Anoche a las 11 PM hora del este, CNN proyectó lo que mucha gente llevaba dos años diciéndose en voz baja como si fuera demasiado frágil para decirlo fuerte: Barack Obama es el próximo presidente de los Estados Unidos.

Primer presidente afroamericano en la historia del país. Punto. Sin matices, sin peros, sin «hay que ver». Eso pasó anoche y el mundo literalmente se detuvo un segundo a procesarlo.

Yo estaba viendo los resultados en vivo y cuando salió la proyección, lo primero que pensé no fue político. Fue: este hombre acaba de ejecutar la campaña de marketing más brutal que he visto en mi vida.

Porque de eso también se trata esto. No solo de historia. De cómo se construyó.

Obama no ganó solo porque McCain fuera débil o porque Bush dejara el país hecho un desastre —aunque ambas cosas ayudaron. Obama ganó porque su equipo entendió algo que los políticos tradicionales todavía no digieren: la narrativa lo es todo. «Yes We Can» no es un slogan. Es una arquitectura emocional completa. Tres palabras que no hablan de políticas, no hablan de números, no hablan de planes de gobierno. Hablan de identidad. De pertenencia. De que tú, el que está leyendo esto, el que nunca se había sentido representado, también estás adentro.
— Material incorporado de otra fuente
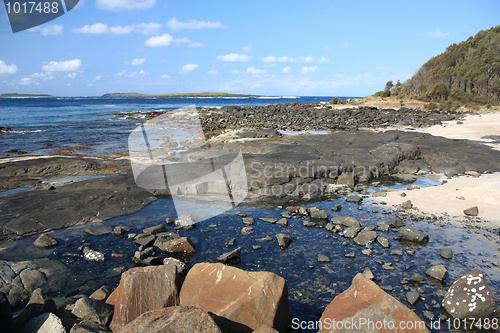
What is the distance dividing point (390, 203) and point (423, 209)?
3.08ft

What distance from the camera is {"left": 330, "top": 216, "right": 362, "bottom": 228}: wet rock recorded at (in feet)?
26.7

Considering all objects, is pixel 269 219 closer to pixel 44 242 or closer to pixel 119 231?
pixel 119 231

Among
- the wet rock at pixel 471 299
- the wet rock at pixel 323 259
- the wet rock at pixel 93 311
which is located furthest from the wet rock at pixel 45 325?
the wet rock at pixel 471 299

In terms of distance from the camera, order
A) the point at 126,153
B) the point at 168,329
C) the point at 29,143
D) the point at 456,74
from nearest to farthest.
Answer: the point at 168,329 → the point at 126,153 → the point at 29,143 → the point at 456,74

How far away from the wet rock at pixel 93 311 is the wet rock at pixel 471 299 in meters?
5.19

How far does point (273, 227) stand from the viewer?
8.38m

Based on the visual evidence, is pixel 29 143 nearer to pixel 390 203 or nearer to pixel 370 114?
pixel 390 203

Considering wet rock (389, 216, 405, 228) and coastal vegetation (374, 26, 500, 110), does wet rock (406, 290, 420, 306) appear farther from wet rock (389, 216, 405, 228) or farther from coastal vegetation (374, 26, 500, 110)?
→ coastal vegetation (374, 26, 500, 110)

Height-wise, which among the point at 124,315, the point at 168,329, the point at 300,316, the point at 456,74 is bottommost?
the point at 300,316

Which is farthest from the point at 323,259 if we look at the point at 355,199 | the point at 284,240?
the point at 355,199

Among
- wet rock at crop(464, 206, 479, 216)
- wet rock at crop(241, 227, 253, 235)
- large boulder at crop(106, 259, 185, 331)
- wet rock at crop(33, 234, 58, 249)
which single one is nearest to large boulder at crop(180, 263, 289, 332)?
large boulder at crop(106, 259, 185, 331)

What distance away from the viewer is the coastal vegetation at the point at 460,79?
135ft

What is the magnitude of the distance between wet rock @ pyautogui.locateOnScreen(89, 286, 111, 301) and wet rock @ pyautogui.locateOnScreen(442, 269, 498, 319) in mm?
5475

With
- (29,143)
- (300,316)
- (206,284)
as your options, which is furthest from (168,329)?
(29,143)
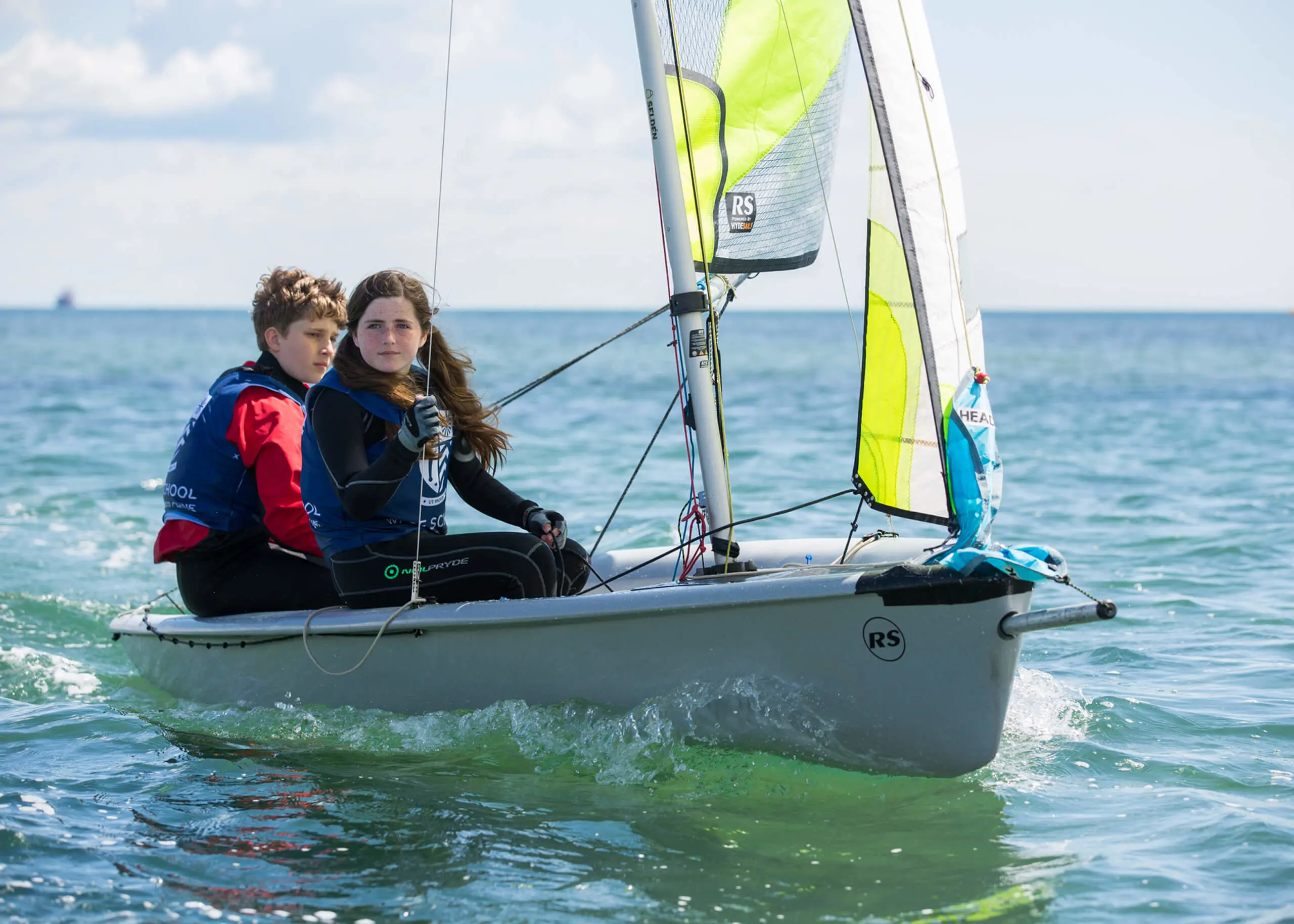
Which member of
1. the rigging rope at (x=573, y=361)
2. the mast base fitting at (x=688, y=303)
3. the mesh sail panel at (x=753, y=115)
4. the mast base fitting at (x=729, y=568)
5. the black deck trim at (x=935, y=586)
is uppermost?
the mesh sail panel at (x=753, y=115)

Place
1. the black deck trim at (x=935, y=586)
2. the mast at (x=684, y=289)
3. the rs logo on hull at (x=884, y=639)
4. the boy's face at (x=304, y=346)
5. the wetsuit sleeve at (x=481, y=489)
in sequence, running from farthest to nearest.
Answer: the boy's face at (x=304, y=346)
the wetsuit sleeve at (x=481, y=489)
the mast at (x=684, y=289)
the rs logo on hull at (x=884, y=639)
the black deck trim at (x=935, y=586)

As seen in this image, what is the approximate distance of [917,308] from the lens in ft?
9.78

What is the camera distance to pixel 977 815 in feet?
10.1

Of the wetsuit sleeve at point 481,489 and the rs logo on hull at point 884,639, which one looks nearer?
the rs logo on hull at point 884,639

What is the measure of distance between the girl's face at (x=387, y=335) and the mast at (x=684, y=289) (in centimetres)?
73

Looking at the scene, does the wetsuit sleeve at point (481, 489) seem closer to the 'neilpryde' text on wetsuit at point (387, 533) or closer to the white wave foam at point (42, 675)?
the 'neilpryde' text on wetsuit at point (387, 533)

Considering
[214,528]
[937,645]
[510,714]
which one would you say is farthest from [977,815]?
[214,528]

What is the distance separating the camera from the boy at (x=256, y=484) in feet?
12.4

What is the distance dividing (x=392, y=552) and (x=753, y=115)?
165 centimetres

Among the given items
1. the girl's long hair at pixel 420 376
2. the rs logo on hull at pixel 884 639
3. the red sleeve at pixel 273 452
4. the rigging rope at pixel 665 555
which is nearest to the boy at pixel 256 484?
the red sleeve at pixel 273 452

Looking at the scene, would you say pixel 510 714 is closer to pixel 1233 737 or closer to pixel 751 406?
pixel 1233 737

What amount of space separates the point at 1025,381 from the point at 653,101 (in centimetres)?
2037

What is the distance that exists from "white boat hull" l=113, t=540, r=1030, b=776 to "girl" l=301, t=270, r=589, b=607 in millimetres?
134

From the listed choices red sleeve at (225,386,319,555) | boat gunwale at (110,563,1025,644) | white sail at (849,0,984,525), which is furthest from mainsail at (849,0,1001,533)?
red sleeve at (225,386,319,555)
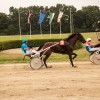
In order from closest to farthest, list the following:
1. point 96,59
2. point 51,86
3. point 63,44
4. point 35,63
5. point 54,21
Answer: point 51,86, point 35,63, point 63,44, point 96,59, point 54,21

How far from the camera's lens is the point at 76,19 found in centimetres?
9450

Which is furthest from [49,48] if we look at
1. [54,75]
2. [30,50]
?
[54,75]

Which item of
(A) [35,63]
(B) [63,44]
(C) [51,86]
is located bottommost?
(C) [51,86]

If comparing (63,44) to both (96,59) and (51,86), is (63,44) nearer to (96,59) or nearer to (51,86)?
(96,59)

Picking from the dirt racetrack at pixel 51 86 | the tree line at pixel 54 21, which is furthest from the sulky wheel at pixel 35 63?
the tree line at pixel 54 21

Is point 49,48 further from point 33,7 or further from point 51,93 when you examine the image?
point 33,7

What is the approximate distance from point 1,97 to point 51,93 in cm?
122

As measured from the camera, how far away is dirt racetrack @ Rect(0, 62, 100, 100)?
8.90 m

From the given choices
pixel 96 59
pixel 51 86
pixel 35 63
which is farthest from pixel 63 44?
pixel 51 86

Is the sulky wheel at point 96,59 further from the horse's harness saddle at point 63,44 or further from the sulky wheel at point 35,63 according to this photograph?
the sulky wheel at point 35,63

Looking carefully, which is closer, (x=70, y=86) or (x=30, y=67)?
(x=70, y=86)

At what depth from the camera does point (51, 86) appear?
33.8ft

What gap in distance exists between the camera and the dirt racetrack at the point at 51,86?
8.90m

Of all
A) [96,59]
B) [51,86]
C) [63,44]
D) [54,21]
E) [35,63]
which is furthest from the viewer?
[54,21]
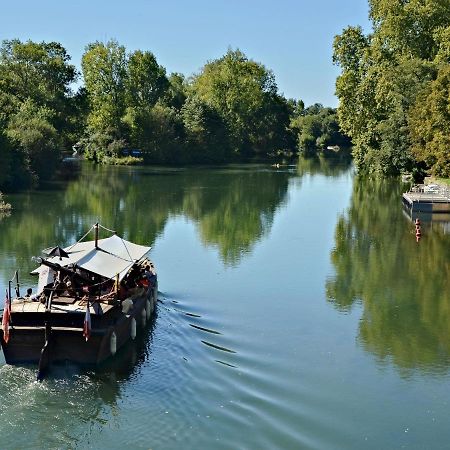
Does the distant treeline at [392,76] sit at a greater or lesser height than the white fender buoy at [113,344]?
greater

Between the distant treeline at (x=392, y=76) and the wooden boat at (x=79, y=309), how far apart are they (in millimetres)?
43726

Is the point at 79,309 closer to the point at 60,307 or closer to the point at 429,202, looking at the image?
the point at 60,307

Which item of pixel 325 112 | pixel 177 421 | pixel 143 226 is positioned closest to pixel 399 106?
pixel 143 226

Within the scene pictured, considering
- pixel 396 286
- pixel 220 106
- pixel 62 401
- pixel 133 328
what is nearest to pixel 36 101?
pixel 220 106

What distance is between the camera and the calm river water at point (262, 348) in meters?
14.7

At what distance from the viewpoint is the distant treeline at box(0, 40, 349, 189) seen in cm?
6850

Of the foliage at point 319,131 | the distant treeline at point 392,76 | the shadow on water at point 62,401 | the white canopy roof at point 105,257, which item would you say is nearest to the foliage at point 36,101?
the distant treeline at point 392,76

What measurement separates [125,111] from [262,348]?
86.3 m

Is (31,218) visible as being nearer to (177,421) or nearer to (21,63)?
(177,421)

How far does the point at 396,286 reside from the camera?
28.5m

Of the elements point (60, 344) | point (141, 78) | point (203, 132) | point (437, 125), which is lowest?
point (60, 344)

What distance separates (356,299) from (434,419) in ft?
35.6

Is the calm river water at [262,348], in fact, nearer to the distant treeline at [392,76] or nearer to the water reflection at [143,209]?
the water reflection at [143,209]

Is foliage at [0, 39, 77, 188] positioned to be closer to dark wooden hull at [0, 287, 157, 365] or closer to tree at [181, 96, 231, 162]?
tree at [181, 96, 231, 162]
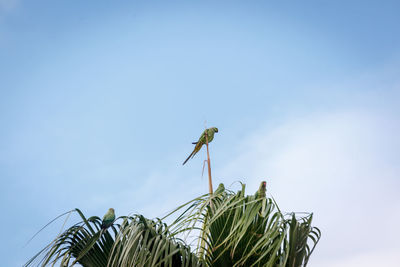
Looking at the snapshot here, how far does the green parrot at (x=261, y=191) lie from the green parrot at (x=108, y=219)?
1.20m

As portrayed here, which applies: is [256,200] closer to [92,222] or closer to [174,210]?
[174,210]

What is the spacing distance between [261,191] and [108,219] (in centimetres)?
129

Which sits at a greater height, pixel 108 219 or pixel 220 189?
pixel 220 189

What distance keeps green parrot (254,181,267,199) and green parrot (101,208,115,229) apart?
1198 mm

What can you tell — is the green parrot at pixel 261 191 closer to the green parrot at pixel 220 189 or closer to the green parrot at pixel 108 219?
the green parrot at pixel 220 189

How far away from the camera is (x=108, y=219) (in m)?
3.49

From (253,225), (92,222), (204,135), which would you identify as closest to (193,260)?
(253,225)

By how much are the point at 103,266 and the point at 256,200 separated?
1269 millimetres

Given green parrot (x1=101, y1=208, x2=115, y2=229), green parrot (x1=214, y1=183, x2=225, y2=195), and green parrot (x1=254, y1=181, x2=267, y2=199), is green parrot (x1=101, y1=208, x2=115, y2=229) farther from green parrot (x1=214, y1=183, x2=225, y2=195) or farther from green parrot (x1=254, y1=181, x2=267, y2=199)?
green parrot (x1=254, y1=181, x2=267, y2=199)

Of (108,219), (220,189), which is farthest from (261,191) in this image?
(108,219)

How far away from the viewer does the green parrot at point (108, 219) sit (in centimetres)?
336

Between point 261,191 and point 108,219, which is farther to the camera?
point 261,191

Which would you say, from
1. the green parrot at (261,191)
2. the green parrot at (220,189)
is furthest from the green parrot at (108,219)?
the green parrot at (261,191)

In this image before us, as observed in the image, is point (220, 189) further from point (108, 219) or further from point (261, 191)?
point (108, 219)
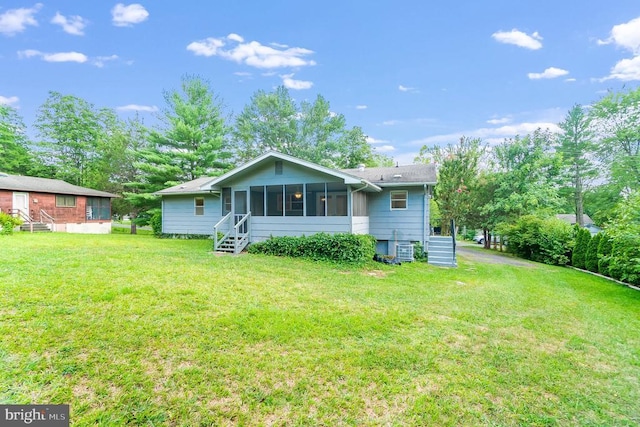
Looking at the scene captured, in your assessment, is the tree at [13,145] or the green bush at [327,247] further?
the tree at [13,145]

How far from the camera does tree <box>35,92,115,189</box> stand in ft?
95.2

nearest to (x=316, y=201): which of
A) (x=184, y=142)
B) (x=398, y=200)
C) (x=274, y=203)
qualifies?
(x=274, y=203)

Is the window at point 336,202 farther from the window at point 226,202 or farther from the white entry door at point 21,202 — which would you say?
the white entry door at point 21,202

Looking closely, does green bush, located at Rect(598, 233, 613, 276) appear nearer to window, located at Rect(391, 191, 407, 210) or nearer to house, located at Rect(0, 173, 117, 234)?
window, located at Rect(391, 191, 407, 210)

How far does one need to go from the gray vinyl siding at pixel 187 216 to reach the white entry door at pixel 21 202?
9.59 meters

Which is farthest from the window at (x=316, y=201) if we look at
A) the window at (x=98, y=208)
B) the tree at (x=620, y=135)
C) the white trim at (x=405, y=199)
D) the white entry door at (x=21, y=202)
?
the tree at (x=620, y=135)

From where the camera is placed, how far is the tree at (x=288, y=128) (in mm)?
28875

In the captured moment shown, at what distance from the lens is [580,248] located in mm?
12953

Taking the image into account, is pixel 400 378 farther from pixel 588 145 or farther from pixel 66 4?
pixel 588 145

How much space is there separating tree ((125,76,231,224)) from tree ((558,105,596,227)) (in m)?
31.2

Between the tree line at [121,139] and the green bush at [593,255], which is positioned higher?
the tree line at [121,139]

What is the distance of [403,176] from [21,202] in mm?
23566

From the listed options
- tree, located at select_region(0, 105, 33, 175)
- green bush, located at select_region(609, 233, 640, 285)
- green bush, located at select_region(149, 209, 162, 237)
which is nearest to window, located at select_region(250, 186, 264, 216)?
green bush, located at select_region(149, 209, 162, 237)

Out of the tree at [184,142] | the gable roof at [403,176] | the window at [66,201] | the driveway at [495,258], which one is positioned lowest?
the driveway at [495,258]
Eso no se improvisa. Eso se diseña.

El logo. Los colores. La tipografía Gotham que se sentía moderna sin ser fría. Los correos electrónicos que empezaban con «Barack» como si te estuviera escribiendo un amigo. La estrategia digital que nadie en política había usado así — MySpace, Facebook, texto a texto, donaciones de 5 dólares que sumaron más de 600 millones. Su campaña trató internet como infraestructura real cuando todos los demás todavía pensaban que era un canal secundario para colgar discursos en YouTube.

David Axelrod y su equipo construyeron una marca. Una marca presidencial. Y funcionó tan bien que la gente no sentía que estaba votando por un candidato — sentía que estaba siendo parte de un movimiento. Esa es la diferencia entre marketing bueno y marketing extraordinario.

Ahora viene la parte incómoda que nadie quiere decir hoy porque todo el mundo está llorando de emoción en Grant Park.

Las expectativas están por las nubes. Estratosféricas. Imposiblemente altas. Obama heredó dos guerras, una economía en colapso libre, una deuda federal obscena y un país más dividido de lo que los discursos bonitos van a poder arreglar en cuatro años. La narrativa del mesías político siempre termina igual: el mesías se encuentra con la realidad y la realidad no leyó el slogan.

No digo que va a fallar. Digo que lo que viene ahora es la parte difícil — donde la campaña termina y empieza el gobierno. Y gobernar no tiene música de fondo ni multitudes llorando. Tiene presupuestos, lobbistas, Congreso y compromisos que se contradicen entre sí.

Pero eso es para mañana. O para el año que viene.

Hoy, lo que pasó anoche es innegable: un hijo de inmigrante keniano criado en Hawaii por su abuela blanca de Kansas acaba de ganar la presidencia del país más poderoso del mundo. Si eso no te mueve aunque sea un centímetro, chécate el pulso.

La historia no siempre avisa cuando está pasando. Anoche avisó.